I think I have probably now read too many books of this kind and so my palate was jaded for any more. The other thing, is despite all the grounding in historical fact, Manfredi cannot let go of the fantastical. Thus, the Chinese the Romans meet often have very mystical powers enabling them to achieve phenomenal acrobatic feats and sustain themselves with minimal sustenance. This portrayal of Chinese monks and their philosophy as providing magical abilities is very tired and probably was even when this book was published in 2006.

Manfredi had published 14 books by the time this one came out. However, the text in the early parts of the novel is very lifeless despite the dramatic scenes being portrayed. It improves in the latter half of the book. I am not sure, not reading Italian, if this reflects the original text or was a result of the translation. However, it adds to that sense that this is all rather a tired premise that has been done so many times before and since. Perhaps if Manfredi is the first author of Roman military epics you come to, this would seem fine. For me, though, despite the author's credentials and an interesting premise, the book is weighed down by too many tropes to really sparkle for me.


Non-Fiction

'Europe in the Eighteenth Century 1713/1783' by M.S. [Matthew Smith] Anderson

This another of those general survey history books of the A General History of Europe series overseen by Professor Denis Hay in the 1960s-80s, that at some time, probably in the late 1980s, I bought quite a lot of second hand and they have sat in storage ever since. Sometimes such books can be laboured. Sometimes, as in the similar series I read in September: http://rooksmoor.blogspot.com/2021/09/books-i-read-in-september.html you find an author like J.R. Hale who really makes the text lively and engaging. Anderson proves to be somewhere in the middle. The period is a complex one, and explaining the end of the War of the Spanish Succession, let alone the Seven Years' War, the first global conflict and colonial rivalries of the various powers is not an easy task in a survey history book. Where Anderson does best is in looking at specific countries and their development in this period.

Probably aware that France in the lead-up to the revolution which broke out six years after this book ends, gets a lot of coverage, he focuses a good deal on Russia, Poland, Prussia and the Habsburg lands. I found his explanation of the development of these countries and how they impacted on the rest of the continent well handled. He also includes Sweden, the Ottoman Empire and Spain, which again can get lost on the periphery, even when looking at a period such as this when they were important in the balance of power in Europe.

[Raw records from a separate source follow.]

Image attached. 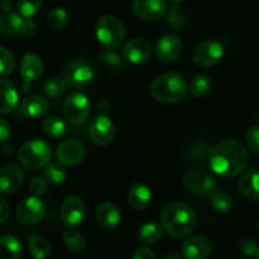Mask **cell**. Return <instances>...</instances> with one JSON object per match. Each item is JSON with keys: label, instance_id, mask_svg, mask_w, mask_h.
Masks as SVG:
<instances>
[{"label": "cell", "instance_id": "6da1fadb", "mask_svg": "<svg viewBox=\"0 0 259 259\" xmlns=\"http://www.w3.org/2000/svg\"><path fill=\"white\" fill-rule=\"evenodd\" d=\"M209 164L212 171L223 177H235L248 164L247 147L237 139H225L209 151Z\"/></svg>", "mask_w": 259, "mask_h": 259}, {"label": "cell", "instance_id": "7a4b0ae2", "mask_svg": "<svg viewBox=\"0 0 259 259\" xmlns=\"http://www.w3.org/2000/svg\"><path fill=\"white\" fill-rule=\"evenodd\" d=\"M161 224L168 235L174 238H184L191 234L196 227V215L191 206L185 202H169L162 211Z\"/></svg>", "mask_w": 259, "mask_h": 259}, {"label": "cell", "instance_id": "3957f363", "mask_svg": "<svg viewBox=\"0 0 259 259\" xmlns=\"http://www.w3.org/2000/svg\"><path fill=\"white\" fill-rule=\"evenodd\" d=\"M152 98L159 103L174 104L185 100L189 93V86L181 75L166 72L157 76L149 88Z\"/></svg>", "mask_w": 259, "mask_h": 259}, {"label": "cell", "instance_id": "277c9868", "mask_svg": "<svg viewBox=\"0 0 259 259\" xmlns=\"http://www.w3.org/2000/svg\"><path fill=\"white\" fill-rule=\"evenodd\" d=\"M52 157L50 144L40 139H30L18 151V161L27 169H39L47 166Z\"/></svg>", "mask_w": 259, "mask_h": 259}, {"label": "cell", "instance_id": "5b68a950", "mask_svg": "<svg viewBox=\"0 0 259 259\" xmlns=\"http://www.w3.org/2000/svg\"><path fill=\"white\" fill-rule=\"evenodd\" d=\"M95 75V66L93 63L83 58H76L66 66L63 71V80L71 89L82 90L93 82Z\"/></svg>", "mask_w": 259, "mask_h": 259}, {"label": "cell", "instance_id": "8992f818", "mask_svg": "<svg viewBox=\"0 0 259 259\" xmlns=\"http://www.w3.org/2000/svg\"><path fill=\"white\" fill-rule=\"evenodd\" d=\"M96 37L106 48H116L125 38V27L114 15H104L96 23Z\"/></svg>", "mask_w": 259, "mask_h": 259}, {"label": "cell", "instance_id": "52a82bcc", "mask_svg": "<svg viewBox=\"0 0 259 259\" xmlns=\"http://www.w3.org/2000/svg\"><path fill=\"white\" fill-rule=\"evenodd\" d=\"M65 118L73 125H81L90 116L91 104L82 94H71L65 100L62 106Z\"/></svg>", "mask_w": 259, "mask_h": 259}, {"label": "cell", "instance_id": "ba28073f", "mask_svg": "<svg viewBox=\"0 0 259 259\" xmlns=\"http://www.w3.org/2000/svg\"><path fill=\"white\" fill-rule=\"evenodd\" d=\"M224 57V48L217 40H205L192 51V60L200 67H211Z\"/></svg>", "mask_w": 259, "mask_h": 259}, {"label": "cell", "instance_id": "9c48e42d", "mask_svg": "<svg viewBox=\"0 0 259 259\" xmlns=\"http://www.w3.org/2000/svg\"><path fill=\"white\" fill-rule=\"evenodd\" d=\"M46 214V205L38 196H30L23 200L17 207V219L20 224L34 225L43 219Z\"/></svg>", "mask_w": 259, "mask_h": 259}, {"label": "cell", "instance_id": "30bf717a", "mask_svg": "<svg viewBox=\"0 0 259 259\" xmlns=\"http://www.w3.org/2000/svg\"><path fill=\"white\" fill-rule=\"evenodd\" d=\"M184 185L190 192L196 195H209L217 187V182L211 175L201 169L187 172L184 176Z\"/></svg>", "mask_w": 259, "mask_h": 259}, {"label": "cell", "instance_id": "8fae6325", "mask_svg": "<svg viewBox=\"0 0 259 259\" xmlns=\"http://www.w3.org/2000/svg\"><path fill=\"white\" fill-rule=\"evenodd\" d=\"M114 124L110 119L104 114L96 115L91 119L90 125H89V134H90L91 141L98 146H108L114 138Z\"/></svg>", "mask_w": 259, "mask_h": 259}, {"label": "cell", "instance_id": "7c38bea8", "mask_svg": "<svg viewBox=\"0 0 259 259\" xmlns=\"http://www.w3.org/2000/svg\"><path fill=\"white\" fill-rule=\"evenodd\" d=\"M185 259H207L212 253L211 240L204 235H192L182 244Z\"/></svg>", "mask_w": 259, "mask_h": 259}, {"label": "cell", "instance_id": "4fadbf2b", "mask_svg": "<svg viewBox=\"0 0 259 259\" xmlns=\"http://www.w3.org/2000/svg\"><path fill=\"white\" fill-rule=\"evenodd\" d=\"M56 157L63 166H76L82 162L85 157V148L78 141L66 139L57 146Z\"/></svg>", "mask_w": 259, "mask_h": 259}, {"label": "cell", "instance_id": "5bb4252c", "mask_svg": "<svg viewBox=\"0 0 259 259\" xmlns=\"http://www.w3.org/2000/svg\"><path fill=\"white\" fill-rule=\"evenodd\" d=\"M168 10L166 0H134L133 12L142 20H157Z\"/></svg>", "mask_w": 259, "mask_h": 259}, {"label": "cell", "instance_id": "9a60e30c", "mask_svg": "<svg viewBox=\"0 0 259 259\" xmlns=\"http://www.w3.org/2000/svg\"><path fill=\"white\" fill-rule=\"evenodd\" d=\"M85 217V205L81 197L68 196L61 205V219L66 227H76L81 224Z\"/></svg>", "mask_w": 259, "mask_h": 259}, {"label": "cell", "instance_id": "2e32d148", "mask_svg": "<svg viewBox=\"0 0 259 259\" xmlns=\"http://www.w3.org/2000/svg\"><path fill=\"white\" fill-rule=\"evenodd\" d=\"M152 56V47L149 42L143 38H132L124 45L123 57L124 60L134 63V65H142L146 63Z\"/></svg>", "mask_w": 259, "mask_h": 259}, {"label": "cell", "instance_id": "e0dca14e", "mask_svg": "<svg viewBox=\"0 0 259 259\" xmlns=\"http://www.w3.org/2000/svg\"><path fill=\"white\" fill-rule=\"evenodd\" d=\"M24 182V172L17 164H7L0 168V192L12 195L22 187Z\"/></svg>", "mask_w": 259, "mask_h": 259}, {"label": "cell", "instance_id": "ac0fdd59", "mask_svg": "<svg viewBox=\"0 0 259 259\" xmlns=\"http://www.w3.org/2000/svg\"><path fill=\"white\" fill-rule=\"evenodd\" d=\"M182 52V40L176 34H164L158 39L156 46V55L163 62H171L179 58Z\"/></svg>", "mask_w": 259, "mask_h": 259}, {"label": "cell", "instance_id": "d6986e66", "mask_svg": "<svg viewBox=\"0 0 259 259\" xmlns=\"http://www.w3.org/2000/svg\"><path fill=\"white\" fill-rule=\"evenodd\" d=\"M43 73V63L34 53H25L20 62V76L24 80V91L27 93L29 83Z\"/></svg>", "mask_w": 259, "mask_h": 259}, {"label": "cell", "instance_id": "ffe728a7", "mask_svg": "<svg viewBox=\"0 0 259 259\" xmlns=\"http://www.w3.org/2000/svg\"><path fill=\"white\" fill-rule=\"evenodd\" d=\"M19 104V94L14 83L7 78H0V114L13 113Z\"/></svg>", "mask_w": 259, "mask_h": 259}, {"label": "cell", "instance_id": "44dd1931", "mask_svg": "<svg viewBox=\"0 0 259 259\" xmlns=\"http://www.w3.org/2000/svg\"><path fill=\"white\" fill-rule=\"evenodd\" d=\"M121 214L120 210L118 209L115 204L113 202H101L98 207H96V220L101 227L106 228V229H111L115 228L116 225L120 223Z\"/></svg>", "mask_w": 259, "mask_h": 259}, {"label": "cell", "instance_id": "7402d4cb", "mask_svg": "<svg viewBox=\"0 0 259 259\" xmlns=\"http://www.w3.org/2000/svg\"><path fill=\"white\" fill-rule=\"evenodd\" d=\"M152 192L146 185L134 184L129 187L128 202L134 210H146L151 205Z\"/></svg>", "mask_w": 259, "mask_h": 259}, {"label": "cell", "instance_id": "603a6c76", "mask_svg": "<svg viewBox=\"0 0 259 259\" xmlns=\"http://www.w3.org/2000/svg\"><path fill=\"white\" fill-rule=\"evenodd\" d=\"M48 109V101L39 95L27 96L22 103V111L28 118H40L47 114Z\"/></svg>", "mask_w": 259, "mask_h": 259}, {"label": "cell", "instance_id": "cb8c5ba5", "mask_svg": "<svg viewBox=\"0 0 259 259\" xmlns=\"http://www.w3.org/2000/svg\"><path fill=\"white\" fill-rule=\"evenodd\" d=\"M238 189L247 199L259 201V171L247 172L238 182Z\"/></svg>", "mask_w": 259, "mask_h": 259}, {"label": "cell", "instance_id": "d4e9b609", "mask_svg": "<svg viewBox=\"0 0 259 259\" xmlns=\"http://www.w3.org/2000/svg\"><path fill=\"white\" fill-rule=\"evenodd\" d=\"M24 17L19 13L8 12L0 17V33L5 37H17L20 34Z\"/></svg>", "mask_w": 259, "mask_h": 259}, {"label": "cell", "instance_id": "484cf974", "mask_svg": "<svg viewBox=\"0 0 259 259\" xmlns=\"http://www.w3.org/2000/svg\"><path fill=\"white\" fill-rule=\"evenodd\" d=\"M22 255V244L13 235L0 237V259H19Z\"/></svg>", "mask_w": 259, "mask_h": 259}, {"label": "cell", "instance_id": "4316f807", "mask_svg": "<svg viewBox=\"0 0 259 259\" xmlns=\"http://www.w3.org/2000/svg\"><path fill=\"white\" fill-rule=\"evenodd\" d=\"M43 132L51 138H62L67 133V124L58 115H50L42 124Z\"/></svg>", "mask_w": 259, "mask_h": 259}, {"label": "cell", "instance_id": "83f0119b", "mask_svg": "<svg viewBox=\"0 0 259 259\" xmlns=\"http://www.w3.org/2000/svg\"><path fill=\"white\" fill-rule=\"evenodd\" d=\"M163 228L156 223H147L143 224L138 230V238L144 244H154L162 238Z\"/></svg>", "mask_w": 259, "mask_h": 259}, {"label": "cell", "instance_id": "f1b7e54d", "mask_svg": "<svg viewBox=\"0 0 259 259\" xmlns=\"http://www.w3.org/2000/svg\"><path fill=\"white\" fill-rule=\"evenodd\" d=\"M63 243H65L66 248L73 253L82 252L86 247V239L83 234L75 229H70L65 232V234H63Z\"/></svg>", "mask_w": 259, "mask_h": 259}, {"label": "cell", "instance_id": "f546056e", "mask_svg": "<svg viewBox=\"0 0 259 259\" xmlns=\"http://www.w3.org/2000/svg\"><path fill=\"white\" fill-rule=\"evenodd\" d=\"M29 252L34 259H47L51 255V244L42 237H32L29 240Z\"/></svg>", "mask_w": 259, "mask_h": 259}, {"label": "cell", "instance_id": "4dcf8cb0", "mask_svg": "<svg viewBox=\"0 0 259 259\" xmlns=\"http://www.w3.org/2000/svg\"><path fill=\"white\" fill-rule=\"evenodd\" d=\"M45 176L50 182L55 185H60L67 179V172L62 163H48L45 167Z\"/></svg>", "mask_w": 259, "mask_h": 259}, {"label": "cell", "instance_id": "1f68e13d", "mask_svg": "<svg viewBox=\"0 0 259 259\" xmlns=\"http://www.w3.org/2000/svg\"><path fill=\"white\" fill-rule=\"evenodd\" d=\"M211 89V81L207 76L205 75H197L191 80V85H190V91L194 98H201L205 96Z\"/></svg>", "mask_w": 259, "mask_h": 259}, {"label": "cell", "instance_id": "d6a6232c", "mask_svg": "<svg viewBox=\"0 0 259 259\" xmlns=\"http://www.w3.org/2000/svg\"><path fill=\"white\" fill-rule=\"evenodd\" d=\"M210 205L212 209L218 212H227L229 211L233 205V200L229 194L224 191H215L212 192L211 199H210Z\"/></svg>", "mask_w": 259, "mask_h": 259}, {"label": "cell", "instance_id": "836d02e7", "mask_svg": "<svg viewBox=\"0 0 259 259\" xmlns=\"http://www.w3.org/2000/svg\"><path fill=\"white\" fill-rule=\"evenodd\" d=\"M66 88H67V85H66L63 78L52 77L50 78V80L46 81L45 86H43V91H45V94L48 96V98L57 99L63 95Z\"/></svg>", "mask_w": 259, "mask_h": 259}, {"label": "cell", "instance_id": "e575fe53", "mask_svg": "<svg viewBox=\"0 0 259 259\" xmlns=\"http://www.w3.org/2000/svg\"><path fill=\"white\" fill-rule=\"evenodd\" d=\"M100 60L113 71H123L124 68V57L118 55L116 52H113L110 50H103L99 53Z\"/></svg>", "mask_w": 259, "mask_h": 259}, {"label": "cell", "instance_id": "d590c367", "mask_svg": "<svg viewBox=\"0 0 259 259\" xmlns=\"http://www.w3.org/2000/svg\"><path fill=\"white\" fill-rule=\"evenodd\" d=\"M15 67V60L13 53L8 48L0 46V77L9 76Z\"/></svg>", "mask_w": 259, "mask_h": 259}, {"label": "cell", "instance_id": "8d00e7d4", "mask_svg": "<svg viewBox=\"0 0 259 259\" xmlns=\"http://www.w3.org/2000/svg\"><path fill=\"white\" fill-rule=\"evenodd\" d=\"M68 15L63 8H53L47 15V22L53 29H62L67 24Z\"/></svg>", "mask_w": 259, "mask_h": 259}, {"label": "cell", "instance_id": "74e56055", "mask_svg": "<svg viewBox=\"0 0 259 259\" xmlns=\"http://www.w3.org/2000/svg\"><path fill=\"white\" fill-rule=\"evenodd\" d=\"M42 7V0H18L17 9L22 17L32 18Z\"/></svg>", "mask_w": 259, "mask_h": 259}, {"label": "cell", "instance_id": "f35d334b", "mask_svg": "<svg viewBox=\"0 0 259 259\" xmlns=\"http://www.w3.org/2000/svg\"><path fill=\"white\" fill-rule=\"evenodd\" d=\"M245 144L253 153L259 154V125H254L245 134Z\"/></svg>", "mask_w": 259, "mask_h": 259}, {"label": "cell", "instance_id": "ab89813d", "mask_svg": "<svg viewBox=\"0 0 259 259\" xmlns=\"http://www.w3.org/2000/svg\"><path fill=\"white\" fill-rule=\"evenodd\" d=\"M46 189H47V182L43 177L35 176L30 180L29 191L32 196H40V195L45 194Z\"/></svg>", "mask_w": 259, "mask_h": 259}, {"label": "cell", "instance_id": "60d3db41", "mask_svg": "<svg viewBox=\"0 0 259 259\" xmlns=\"http://www.w3.org/2000/svg\"><path fill=\"white\" fill-rule=\"evenodd\" d=\"M167 22H168V24H171L172 27L175 28L184 27L185 24L184 15L181 14V12H180L179 8H177V4H175L174 7L169 9L168 15H167Z\"/></svg>", "mask_w": 259, "mask_h": 259}, {"label": "cell", "instance_id": "b9f144b4", "mask_svg": "<svg viewBox=\"0 0 259 259\" xmlns=\"http://www.w3.org/2000/svg\"><path fill=\"white\" fill-rule=\"evenodd\" d=\"M239 250L247 257H250V255H255L258 252V245L257 243L254 242L253 239H243L242 242L239 243Z\"/></svg>", "mask_w": 259, "mask_h": 259}, {"label": "cell", "instance_id": "7bdbcfd3", "mask_svg": "<svg viewBox=\"0 0 259 259\" xmlns=\"http://www.w3.org/2000/svg\"><path fill=\"white\" fill-rule=\"evenodd\" d=\"M35 30H37L35 23L30 18H24L23 19L22 29H20V34L25 38H30L35 34Z\"/></svg>", "mask_w": 259, "mask_h": 259}, {"label": "cell", "instance_id": "ee69618b", "mask_svg": "<svg viewBox=\"0 0 259 259\" xmlns=\"http://www.w3.org/2000/svg\"><path fill=\"white\" fill-rule=\"evenodd\" d=\"M132 259H157L156 254L152 249L147 247H141V248H137L134 250L133 255H132Z\"/></svg>", "mask_w": 259, "mask_h": 259}, {"label": "cell", "instance_id": "f6af8a7d", "mask_svg": "<svg viewBox=\"0 0 259 259\" xmlns=\"http://www.w3.org/2000/svg\"><path fill=\"white\" fill-rule=\"evenodd\" d=\"M10 214V207L7 200L3 196H0V225L4 224L8 220Z\"/></svg>", "mask_w": 259, "mask_h": 259}, {"label": "cell", "instance_id": "bcb514c9", "mask_svg": "<svg viewBox=\"0 0 259 259\" xmlns=\"http://www.w3.org/2000/svg\"><path fill=\"white\" fill-rule=\"evenodd\" d=\"M207 153V146L205 143H196L192 146V149L190 151V154L194 157L195 159H199L200 157H204Z\"/></svg>", "mask_w": 259, "mask_h": 259}, {"label": "cell", "instance_id": "7dc6e473", "mask_svg": "<svg viewBox=\"0 0 259 259\" xmlns=\"http://www.w3.org/2000/svg\"><path fill=\"white\" fill-rule=\"evenodd\" d=\"M10 136V126L5 119L0 116V142H5Z\"/></svg>", "mask_w": 259, "mask_h": 259}, {"label": "cell", "instance_id": "c3c4849f", "mask_svg": "<svg viewBox=\"0 0 259 259\" xmlns=\"http://www.w3.org/2000/svg\"><path fill=\"white\" fill-rule=\"evenodd\" d=\"M164 259H185V258L184 255L177 254V253H169V254H167V257Z\"/></svg>", "mask_w": 259, "mask_h": 259}, {"label": "cell", "instance_id": "681fc988", "mask_svg": "<svg viewBox=\"0 0 259 259\" xmlns=\"http://www.w3.org/2000/svg\"><path fill=\"white\" fill-rule=\"evenodd\" d=\"M2 7H3V9H5V12H10V2L9 0H5V2H3V4H2Z\"/></svg>", "mask_w": 259, "mask_h": 259}, {"label": "cell", "instance_id": "f907efd6", "mask_svg": "<svg viewBox=\"0 0 259 259\" xmlns=\"http://www.w3.org/2000/svg\"><path fill=\"white\" fill-rule=\"evenodd\" d=\"M172 3H174V4H179V3H181V2H184V0H171Z\"/></svg>", "mask_w": 259, "mask_h": 259}, {"label": "cell", "instance_id": "816d5d0a", "mask_svg": "<svg viewBox=\"0 0 259 259\" xmlns=\"http://www.w3.org/2000/svg\"><path fill=\"white\" fill-rule=\"evenodd\" d=\"M255 258L259 259V248H258V252H257V254H255Z\"/></svg>", "mask_w": 259, "mask_h": 259}, {"label": "cell", "instance_id": "f5cc1de1", "mask_svg": "<svg viewBox=\"0 0 259 259\" xmlns=\"http://www.w3.org/2000/svg\"><path fill=\"white\" fill-rule=\"evenodd\" d=\"M258 230H259V222H258Z\"/></svg>", "mask_w": 259, "mask_h": 259}]
</instances>
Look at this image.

While I have launched into the geo-political aspects, it is right to note that in fact these come after he h as explored the societies of Europe and shown how this period was one of developing but incomplete steps forward in terms of administering societies and beginning to shape them in a way which we would see as modern. He also does not neglect the cultural aspects and draws out distinctions in what we might see very broadly as culture of the time especially in terms of architecture and music. Indeed, much of this book whether political, administrative or cultural, emphasises just how complexly diverse Europe was at the time. To do that while largely not drowning the reader in masses of detail is quite an achievement. This might not be an impressive book, but for the large part, it is an effective book and I came away from it with a far greater sense of being an era of substantial transition these seventy years were.